(PASSAGE PROVIDED Opens)

This Disability History Month, Paul Belk, our enable staff network chair talks about his disability, how it affects him and support available at work.
When Paul took a break after the first year of a music degree at Newcastle University in 2005 to go backpacking in Asia, he was a fit, athletic 20-year-old. His ambition was to be a drummer and he played in a number of bands in his hometown of South Shields in Tyneside. However, within weeks of arriving in Thailand, Paul was in hospital in a coma with a prognosis of a 2% chance of living.
It transpired that his drink had been spiked in a bar and, after slipping into unconsciousness, his brain had been starved of oxygen.
After three months Paul came out of the coma and returned home to the UK, but while his cognitive functions were intact, he needed to use a wheelchair and moved into Chase Park rehabilitation centre in Gateshead initially to recover.
More than fifteen years after he was hospitalised, Paul works in payroll, lives independently with his wife in South Shields and is enjoying getting back into music in particular playing the drums which he couldn’t do initially after the accident.
“I joined the trust doing a modern apprenticeship in business administration and I’m a clerical officer in payroll based at Cobalt. I have also recently completed an NVQ Level 3 in business admin to assist with potential job opportunities in the future.
My disability heavily affects me every day, from getting up to going to bed on the night. I have had to adapt my entire life to help adjust to being a wheelchair user and having cognitive impairments too.
I have to do stretches twice daily to help keep my limbs supple and functioning, I also see a physiotherapist twice a week to help with this too.
The trust has helped me by adapting my workstation and making it accessible and tailoring training to allow me extra time to learn new skills/tasks that I need for my job due to the underlying effects of my brain injury that some still affect me, even 16 years on.
When I struggle with my thoughts, my wife Rachel helps me rationalise things which I find a massive help. This is also a side-effect of my acquired brain injury that still has an impact today.

(PASSAGE PROVIDED Closes)

• WHAT YOU NEED TO DO:
(1) According to the profile of Paul Belk, how often does he see a physiotherapist?
(2) From the profile of Paul Belk, return word for word the portion starting with "The trust has" and going on through "16 years on.".

(ENTRIES SHOWN Opens)

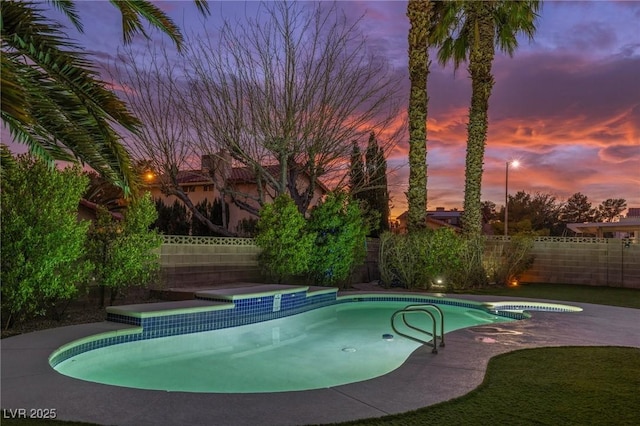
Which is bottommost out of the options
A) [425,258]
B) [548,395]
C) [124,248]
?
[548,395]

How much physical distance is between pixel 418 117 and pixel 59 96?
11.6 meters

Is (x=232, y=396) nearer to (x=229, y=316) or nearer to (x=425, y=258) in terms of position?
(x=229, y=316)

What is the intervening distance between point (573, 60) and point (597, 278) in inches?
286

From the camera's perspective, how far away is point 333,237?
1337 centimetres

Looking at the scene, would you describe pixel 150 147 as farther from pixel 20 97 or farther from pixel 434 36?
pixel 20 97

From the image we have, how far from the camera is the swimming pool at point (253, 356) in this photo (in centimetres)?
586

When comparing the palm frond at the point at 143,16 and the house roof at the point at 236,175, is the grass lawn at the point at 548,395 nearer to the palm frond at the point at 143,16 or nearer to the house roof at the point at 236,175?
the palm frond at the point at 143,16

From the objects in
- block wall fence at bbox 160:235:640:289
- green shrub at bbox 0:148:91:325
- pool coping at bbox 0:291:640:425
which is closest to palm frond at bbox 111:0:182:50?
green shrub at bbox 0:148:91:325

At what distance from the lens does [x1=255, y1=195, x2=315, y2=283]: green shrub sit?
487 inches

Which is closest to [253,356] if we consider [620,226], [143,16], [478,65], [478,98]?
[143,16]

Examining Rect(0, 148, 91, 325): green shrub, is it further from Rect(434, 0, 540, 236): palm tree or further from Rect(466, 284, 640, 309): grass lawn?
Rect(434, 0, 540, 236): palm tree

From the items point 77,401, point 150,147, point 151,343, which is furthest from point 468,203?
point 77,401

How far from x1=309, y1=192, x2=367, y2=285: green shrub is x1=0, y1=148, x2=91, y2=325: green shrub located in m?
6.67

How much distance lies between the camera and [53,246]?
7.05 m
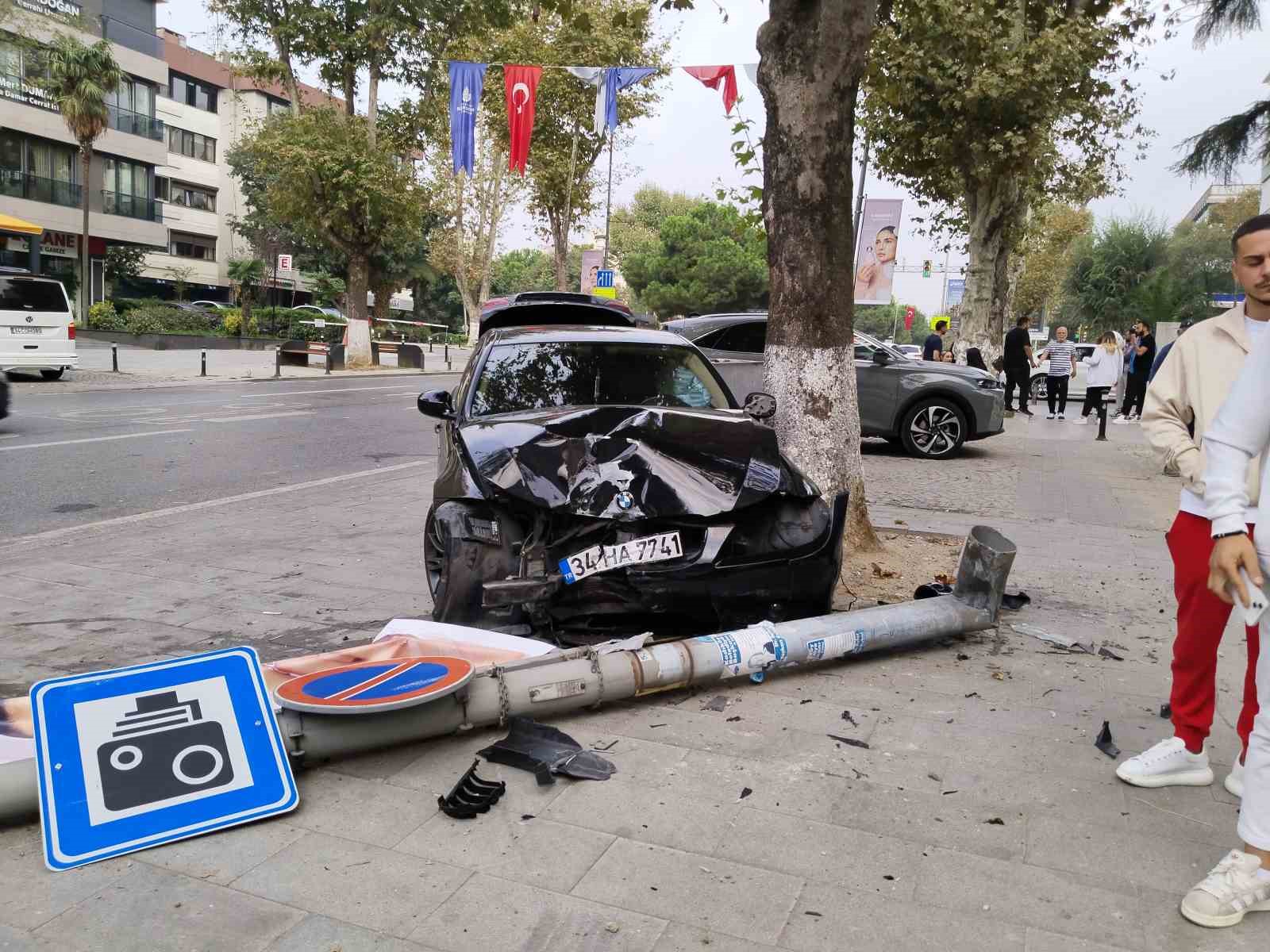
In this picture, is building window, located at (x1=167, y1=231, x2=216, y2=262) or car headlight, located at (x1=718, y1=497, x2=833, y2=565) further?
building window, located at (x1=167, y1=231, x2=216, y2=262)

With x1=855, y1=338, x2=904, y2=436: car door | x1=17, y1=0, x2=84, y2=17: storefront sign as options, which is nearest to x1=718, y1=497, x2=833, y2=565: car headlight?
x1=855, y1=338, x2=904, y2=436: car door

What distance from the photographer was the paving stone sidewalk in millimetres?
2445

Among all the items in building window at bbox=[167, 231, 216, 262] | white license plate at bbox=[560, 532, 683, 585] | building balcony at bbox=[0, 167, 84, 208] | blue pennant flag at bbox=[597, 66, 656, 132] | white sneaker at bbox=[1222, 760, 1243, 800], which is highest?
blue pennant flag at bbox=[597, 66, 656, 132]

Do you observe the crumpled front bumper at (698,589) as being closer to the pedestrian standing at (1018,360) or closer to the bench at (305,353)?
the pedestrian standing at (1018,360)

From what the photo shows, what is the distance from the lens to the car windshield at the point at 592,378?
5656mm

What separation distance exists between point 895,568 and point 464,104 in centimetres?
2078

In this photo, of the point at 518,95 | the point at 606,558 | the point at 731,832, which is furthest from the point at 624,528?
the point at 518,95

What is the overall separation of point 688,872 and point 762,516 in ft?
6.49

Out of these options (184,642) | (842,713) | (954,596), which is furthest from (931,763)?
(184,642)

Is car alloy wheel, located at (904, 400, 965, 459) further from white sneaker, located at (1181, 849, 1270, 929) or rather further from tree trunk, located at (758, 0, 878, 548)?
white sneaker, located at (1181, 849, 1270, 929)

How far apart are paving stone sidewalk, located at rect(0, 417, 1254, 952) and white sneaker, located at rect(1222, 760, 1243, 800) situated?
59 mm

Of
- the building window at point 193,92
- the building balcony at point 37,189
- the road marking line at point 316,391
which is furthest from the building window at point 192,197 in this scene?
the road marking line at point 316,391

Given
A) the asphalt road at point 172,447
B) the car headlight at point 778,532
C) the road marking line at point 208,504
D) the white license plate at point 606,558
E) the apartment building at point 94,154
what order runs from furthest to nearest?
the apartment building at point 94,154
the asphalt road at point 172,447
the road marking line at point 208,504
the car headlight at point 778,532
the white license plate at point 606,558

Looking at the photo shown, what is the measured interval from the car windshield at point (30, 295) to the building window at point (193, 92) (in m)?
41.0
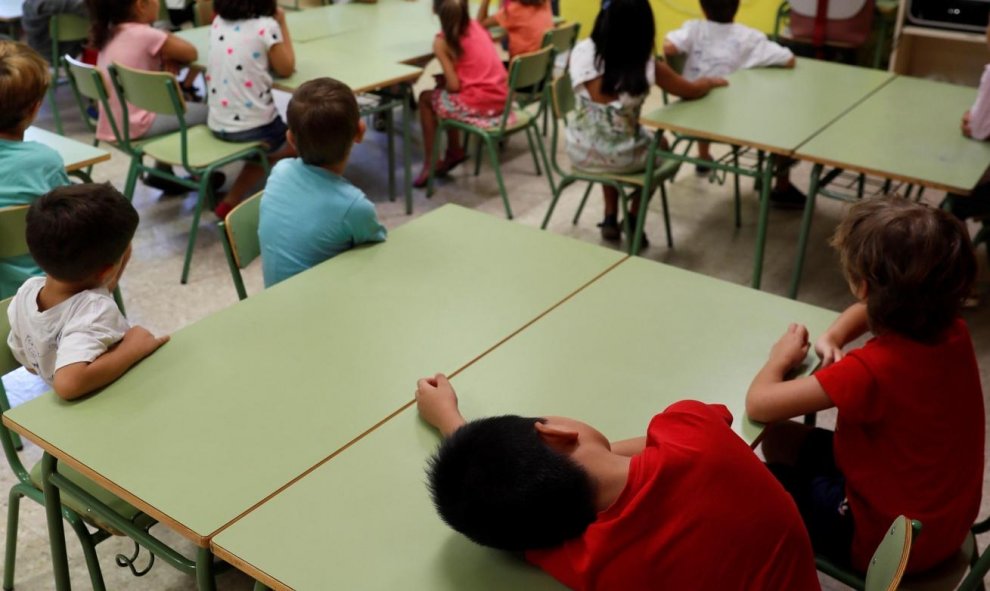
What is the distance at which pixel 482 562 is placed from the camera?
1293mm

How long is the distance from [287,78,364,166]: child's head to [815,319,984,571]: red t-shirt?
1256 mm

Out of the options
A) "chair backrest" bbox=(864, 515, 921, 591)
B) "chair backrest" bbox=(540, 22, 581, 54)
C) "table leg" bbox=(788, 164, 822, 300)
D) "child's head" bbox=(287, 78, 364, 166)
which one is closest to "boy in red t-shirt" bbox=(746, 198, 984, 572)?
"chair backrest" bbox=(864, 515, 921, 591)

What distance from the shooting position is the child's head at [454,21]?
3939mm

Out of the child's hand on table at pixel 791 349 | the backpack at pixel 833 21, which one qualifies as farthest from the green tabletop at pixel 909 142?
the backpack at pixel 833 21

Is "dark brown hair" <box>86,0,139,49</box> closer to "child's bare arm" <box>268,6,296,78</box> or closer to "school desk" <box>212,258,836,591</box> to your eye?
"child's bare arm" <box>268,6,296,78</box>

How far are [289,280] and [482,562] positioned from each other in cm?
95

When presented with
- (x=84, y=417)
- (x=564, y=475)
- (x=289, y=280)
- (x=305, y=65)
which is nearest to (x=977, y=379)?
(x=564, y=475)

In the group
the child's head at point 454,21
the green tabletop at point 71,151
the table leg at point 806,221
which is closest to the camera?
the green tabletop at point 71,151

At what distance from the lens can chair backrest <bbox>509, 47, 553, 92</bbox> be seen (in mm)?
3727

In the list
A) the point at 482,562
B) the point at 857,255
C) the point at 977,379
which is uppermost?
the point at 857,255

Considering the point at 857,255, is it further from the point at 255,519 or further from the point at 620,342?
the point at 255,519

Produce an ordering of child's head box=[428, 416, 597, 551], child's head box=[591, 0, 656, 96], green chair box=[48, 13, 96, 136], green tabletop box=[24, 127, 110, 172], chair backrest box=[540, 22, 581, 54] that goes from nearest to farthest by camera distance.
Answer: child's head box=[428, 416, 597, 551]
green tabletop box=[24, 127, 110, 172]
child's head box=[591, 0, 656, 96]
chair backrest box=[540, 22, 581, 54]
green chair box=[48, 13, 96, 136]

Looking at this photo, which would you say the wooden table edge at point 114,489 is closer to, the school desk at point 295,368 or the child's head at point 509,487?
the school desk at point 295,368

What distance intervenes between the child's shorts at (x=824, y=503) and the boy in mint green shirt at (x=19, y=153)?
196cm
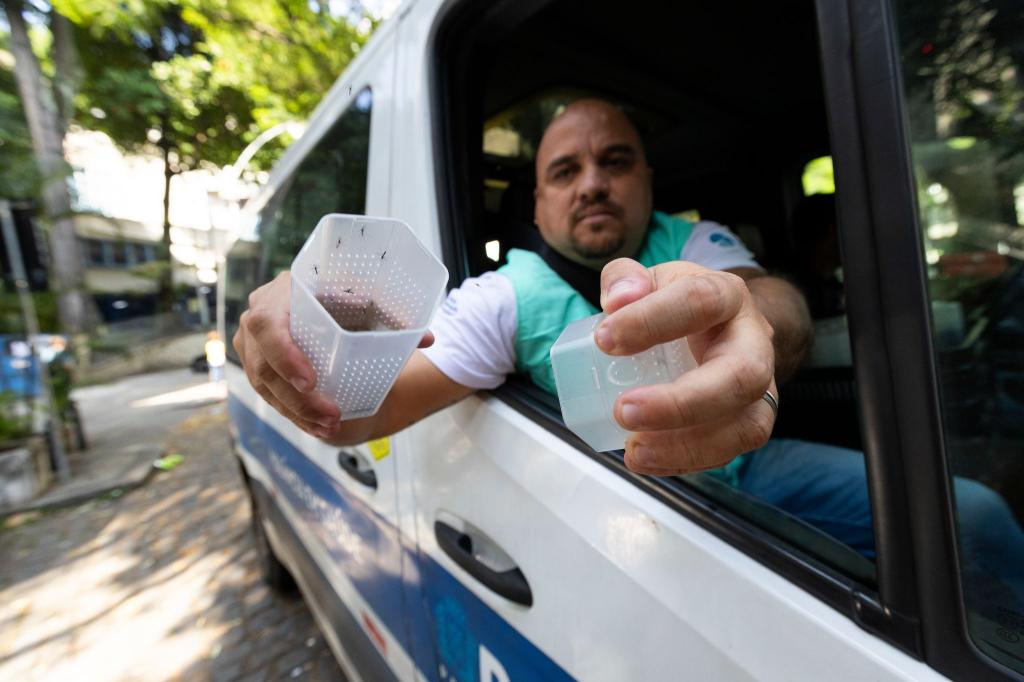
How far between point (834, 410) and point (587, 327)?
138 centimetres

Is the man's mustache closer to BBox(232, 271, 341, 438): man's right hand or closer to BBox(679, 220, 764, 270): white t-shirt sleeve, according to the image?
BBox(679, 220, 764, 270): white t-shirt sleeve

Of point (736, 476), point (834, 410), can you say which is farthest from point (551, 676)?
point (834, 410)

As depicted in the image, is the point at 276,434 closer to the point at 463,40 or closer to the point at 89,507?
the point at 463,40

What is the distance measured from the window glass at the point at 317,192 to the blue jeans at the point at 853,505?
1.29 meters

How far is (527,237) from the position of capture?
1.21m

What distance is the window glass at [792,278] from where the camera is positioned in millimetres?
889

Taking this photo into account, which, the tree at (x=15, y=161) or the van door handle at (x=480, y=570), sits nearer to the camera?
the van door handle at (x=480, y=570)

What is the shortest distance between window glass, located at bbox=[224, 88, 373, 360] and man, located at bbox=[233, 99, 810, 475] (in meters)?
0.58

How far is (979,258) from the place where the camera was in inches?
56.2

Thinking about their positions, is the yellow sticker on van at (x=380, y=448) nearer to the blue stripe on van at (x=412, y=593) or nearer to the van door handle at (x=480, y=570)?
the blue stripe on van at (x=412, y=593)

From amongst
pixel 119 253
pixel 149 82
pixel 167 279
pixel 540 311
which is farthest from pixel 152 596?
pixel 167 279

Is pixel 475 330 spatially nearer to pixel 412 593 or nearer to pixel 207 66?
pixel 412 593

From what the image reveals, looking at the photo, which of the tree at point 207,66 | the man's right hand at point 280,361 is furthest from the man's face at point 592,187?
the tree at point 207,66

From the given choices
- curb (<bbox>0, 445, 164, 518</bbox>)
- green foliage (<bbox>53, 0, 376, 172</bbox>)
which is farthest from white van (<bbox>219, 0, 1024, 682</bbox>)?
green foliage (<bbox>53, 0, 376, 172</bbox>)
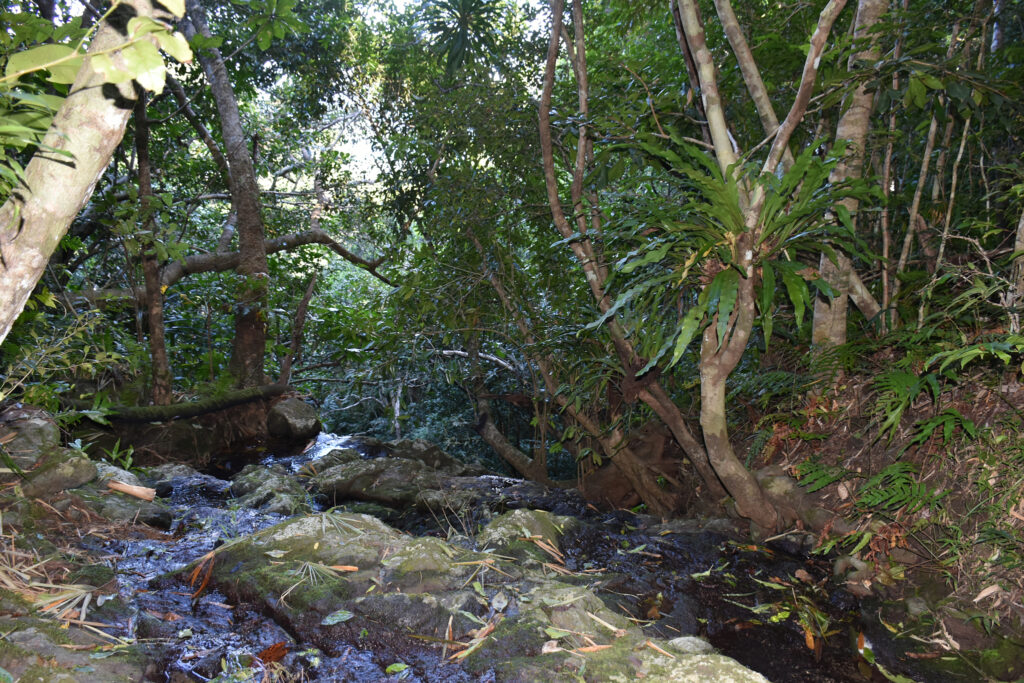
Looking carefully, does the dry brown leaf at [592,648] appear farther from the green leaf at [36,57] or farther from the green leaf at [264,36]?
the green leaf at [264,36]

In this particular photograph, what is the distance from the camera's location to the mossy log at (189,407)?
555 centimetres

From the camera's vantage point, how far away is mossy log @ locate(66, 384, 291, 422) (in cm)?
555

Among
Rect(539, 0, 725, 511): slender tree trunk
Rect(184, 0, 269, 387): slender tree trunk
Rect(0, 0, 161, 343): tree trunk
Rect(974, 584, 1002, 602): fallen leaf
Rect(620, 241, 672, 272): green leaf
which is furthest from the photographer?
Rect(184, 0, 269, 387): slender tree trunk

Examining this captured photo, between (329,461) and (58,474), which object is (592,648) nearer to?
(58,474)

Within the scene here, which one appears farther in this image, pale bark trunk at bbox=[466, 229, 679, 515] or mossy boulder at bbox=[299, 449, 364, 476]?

(ENTRIES SHOWN Closes)

• SOLUTIONS PER TASK:
(1) Twice a week.

(2)
The trust has helped me by adapting my workstation and making it accessible and tailoring training to allow me extra time to learn new skills/tasks that I need for my job due to the underlying effects of my brain injury that some still affect me, even 16 years on.